__EXERCISE INPUTS__:

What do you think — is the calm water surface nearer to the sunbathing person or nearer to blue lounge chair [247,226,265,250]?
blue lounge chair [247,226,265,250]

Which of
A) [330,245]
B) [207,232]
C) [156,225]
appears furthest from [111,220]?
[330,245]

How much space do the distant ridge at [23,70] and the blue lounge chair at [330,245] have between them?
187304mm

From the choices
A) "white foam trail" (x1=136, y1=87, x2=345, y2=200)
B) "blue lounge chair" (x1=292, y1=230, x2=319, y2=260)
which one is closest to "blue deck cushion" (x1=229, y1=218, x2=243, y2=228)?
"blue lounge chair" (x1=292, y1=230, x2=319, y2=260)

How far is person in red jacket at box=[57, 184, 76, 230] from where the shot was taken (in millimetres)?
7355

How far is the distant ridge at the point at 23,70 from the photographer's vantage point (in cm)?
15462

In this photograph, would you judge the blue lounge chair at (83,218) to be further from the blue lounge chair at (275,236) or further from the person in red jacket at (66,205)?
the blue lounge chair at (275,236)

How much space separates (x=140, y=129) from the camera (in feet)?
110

__TASK BRIEF__:
Extract all the entries word for word.

__OUTPUT BELOW__:
What do you think — is the calm water surface nearer to the sunbathing person or nearer to blue lounge chair [247,226,265,250]?
blue lounge chair [247,226,265,250]

Which of
A) [330,245]
B) [207,232]
C) [156,225]
appears furthest from [111,220]?
[330,245]

How much space do the distant ridge at [23,70] and the blue lounge chair at [330,245] have between them?
187304mm

From the choices
A) "white foam trail" (x1=136, y1=87, x2=345, y2=200)
B) "blue lounge chair" (x1=292, y1=230, x2=319, y2=260)
which one is closest to "blue deck cushion" (x1=229, y1=218, x2=243, y2=228)?
"blue lounge chair" (x1=292, y1=230, x2=319, y2=260)

How far is person in red jacket at box=[57, 184, 76, 230] from where the shot was taken (in millimetres)?
7355

How far is the distant ridge at the point at 23,70 from the photographer's vantage point (in cm)?
15462

In this photograph, would you judge the blue lounge chair at (83,218) to be further from the blue lounge chair at (275,236) or further from the person in red jacket at (66,205)?
the blue lounge chair at (275,236)

How much space separates (x=140, y=129) from the camera (in feet)?
110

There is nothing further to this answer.